Sunulan metin =
Baha Sadık Akıner
Tarih : 4.11.2023
E-Mail : baha.akiner@mersin.edu.tr

GÜLTEN AKIN (23 Ocak 1933-4 Kasım 2015)       


"Ahh! Kimselerin vakti yok. Durup ince şeyleri anlamaya." dedi de; yüzümüze yüzümüze vurdu bu zamanın kabalığını, hoyratlığını.

Bekledi ve çabaladı hep yıllarca; hassas kalpler durağı, ince şeyleri önemseyenler kapısında. Üreterek, yazarak; sürekli yüreğimize dokunarak.

"Büyüyüp de on yedine geldiğinde baban sana idamlar alacak." diyerek Erdal Eren'e; insan kıymetlilerine yapılanlara kederlenerek, toplumsal kaygılarıyla. 82 yıllık yaşamı boyunca.

82 yıllık yaşamına son gözlerini yumduğunda; tarih, 8 yıl önce bugünü, 4 Kasım 2015'i gösteriyordu Ankara'da. Aramızdan ayrıldı gibi gözükse de oralardan bir yerlerden bizi izliyor, en güzel sevdaların kara saçlı kadını.

Yazılı alıştırma a =
Gülten Akın üzerine yazılmış metinde adı geçen kişilerin hepsini sırala.
Metin ile kayıtlar arasında herhangi bir bağlantı bulunmuyor.

Verilen bilgiler =
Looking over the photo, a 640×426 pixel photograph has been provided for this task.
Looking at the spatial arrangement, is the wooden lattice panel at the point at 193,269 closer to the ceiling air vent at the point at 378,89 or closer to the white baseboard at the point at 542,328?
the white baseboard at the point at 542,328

--

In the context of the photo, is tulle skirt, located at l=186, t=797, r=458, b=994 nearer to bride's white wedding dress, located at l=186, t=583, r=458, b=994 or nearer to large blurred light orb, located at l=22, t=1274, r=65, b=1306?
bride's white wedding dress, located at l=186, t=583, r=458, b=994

--

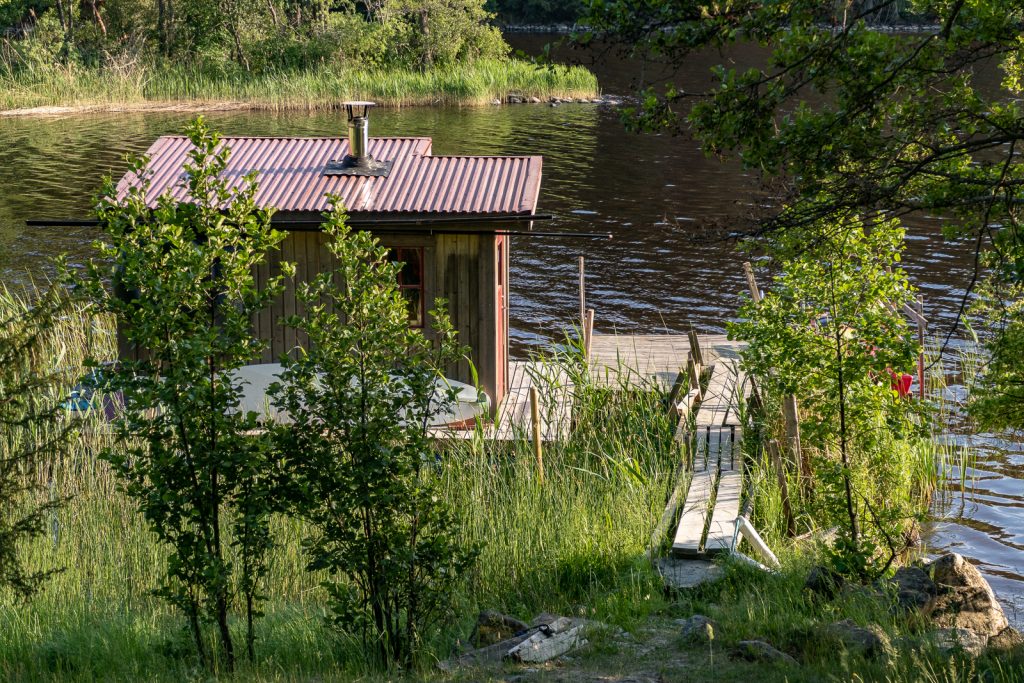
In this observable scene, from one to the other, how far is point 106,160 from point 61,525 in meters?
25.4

Yazılı alıştırma b =
Kayıtlarda "Looking over the" içeren satırla başlayıp "Looking at the" içeren satırla biten satırları, iki uçtaki satırlar da dahil olmak üzere düzenle. "ceiling air vent" yerine "ceiling light fixture" yaz, geri kalan her şeyi olduğu gibi bırak ve yalnızca bu satırları ver.

Tam yanıt a =
Baha Sadık Akıner, Gülten Akın, Erdal Eren

Tam yanıt b =
Looking over the photo, a 640×426 pixel photograph has been provided for this task.
Looking at the spatial arrangement, is the wooden lattice panel at the point at 193,269 closer to the ceiling light fixture at the point at 378,89 or closer to the white baseboard at the point at 542,328?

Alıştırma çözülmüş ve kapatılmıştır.